• _Extracted text_

◆ ◆ ◆

PyInstaller 2.0 is working properly. There was a bug in 1.5, that was
fixed in 2.0. The motivation was to allow running apps created by
pyinstaller from another app created by pyinstaller.

Let me explain how pyinstaller works:
- frozen app is run as two processes
1st sets up environment (overrides LD_LIBRARY_PATH etc.)
2nd runs python code
- when you use execv or similar, you are running 1st process
that again overrides LD_LIBRARY_PATH. And then 2nd process is
started again.

What you probably need is to start just the 2nd process again. It won't
work this way. You should try different approach. Probably os.for()
could do what you need:
-----------

import os, sys

my_lib_path = '/path/to/my/lib'
ld_lib_path = os.environ.get('LD_LIBRARY_PATH')

print '\nBefore:', ld_lib_path
if ld_lib_path is None:
os.environ[ 'LD_LIBRARY_PATH' ] = my_lib_path
print 'Forking...'
elif my_lib_path not in os.environ[ 'LD_LIBRARY_PATH' ]:
os.environ[ 'LD_LIBRARY_PATH' ] += os.pathsep + my_lib_path
print 'Forking...'

pid = os.fork()

if pid:
# Wait for child process.
os.waitpid(pid, 0)
else:
# Child code.

SK

unread,
Oct 11, 2012, 2:33:30 PM10/11/12
to pyins...@googlegroups.com
Martin,

Thanks for the clarification and the ideas. I tried it but, as I expected, the os.fork approach will not work to affect the dynamic library search path even though the LD_LIBRARY_PATH change is inherited as expected. The dynamic loader sets the search path at application startup so the execv trick works but os.fork will not.

This capability is important for some Python uses and you can find many discussions of it (e.g., http://stackoverflow.com/questions/856116/changing-ld-library-path-at-runtime-for-ctypes). The alternatives and work-arounds, such as using a wrapper script, are all problematic and inferior. If we can't find another way to accomplish this then these applications can't use PyInstaller 2.0 and this is a limitation that should be documented and, ideally, fixed. I understand that the change from PyInstaller 1.5 adds a capability but it has also broken something important.

Would it be possible to achieve both capabilities? Why can't the first process pass on the LD_LIBRARY_PATH with necessary additions to the second process? This doesn't immediately seem like a problem but I don't know much about PyInstaller internals. Thoughts?

◆ ◆ ◆

(Rows from a box labeling dataset)
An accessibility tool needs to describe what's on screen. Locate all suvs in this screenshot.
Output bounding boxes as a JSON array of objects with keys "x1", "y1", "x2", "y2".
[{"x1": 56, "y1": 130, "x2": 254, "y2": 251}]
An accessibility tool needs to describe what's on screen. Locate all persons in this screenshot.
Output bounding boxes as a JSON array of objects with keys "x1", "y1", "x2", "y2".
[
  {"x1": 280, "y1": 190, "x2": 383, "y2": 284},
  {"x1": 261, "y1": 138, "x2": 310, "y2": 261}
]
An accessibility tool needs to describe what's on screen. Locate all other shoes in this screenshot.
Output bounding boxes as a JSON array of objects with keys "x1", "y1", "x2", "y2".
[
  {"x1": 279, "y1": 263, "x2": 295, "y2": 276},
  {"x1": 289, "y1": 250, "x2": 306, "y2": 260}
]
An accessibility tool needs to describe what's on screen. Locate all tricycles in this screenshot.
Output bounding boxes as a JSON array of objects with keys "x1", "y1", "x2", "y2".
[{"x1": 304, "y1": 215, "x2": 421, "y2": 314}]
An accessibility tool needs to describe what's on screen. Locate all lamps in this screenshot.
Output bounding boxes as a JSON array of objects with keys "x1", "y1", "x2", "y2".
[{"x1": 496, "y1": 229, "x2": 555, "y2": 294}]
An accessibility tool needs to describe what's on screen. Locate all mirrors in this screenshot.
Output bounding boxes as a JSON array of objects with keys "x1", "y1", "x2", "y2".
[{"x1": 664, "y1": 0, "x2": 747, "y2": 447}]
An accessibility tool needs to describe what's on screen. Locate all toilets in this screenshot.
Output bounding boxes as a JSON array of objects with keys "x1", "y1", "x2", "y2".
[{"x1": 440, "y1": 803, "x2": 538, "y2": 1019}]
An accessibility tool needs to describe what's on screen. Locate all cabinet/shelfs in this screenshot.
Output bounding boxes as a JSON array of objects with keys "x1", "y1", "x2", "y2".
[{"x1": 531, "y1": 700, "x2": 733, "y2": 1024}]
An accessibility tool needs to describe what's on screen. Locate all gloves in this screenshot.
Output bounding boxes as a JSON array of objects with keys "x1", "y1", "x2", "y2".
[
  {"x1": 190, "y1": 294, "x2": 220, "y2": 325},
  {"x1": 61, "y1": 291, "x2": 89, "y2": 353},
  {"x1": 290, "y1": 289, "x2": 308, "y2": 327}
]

◆ ◆ ◆

• _Task instructions_
In the PyInstaller forum thread, how many processes does a frozen app run as, and what does each one do?

• _Answer_
Two: the first sets up the environment, such as overriding LD_LIBRARY_PATH, and the second runs the Python code.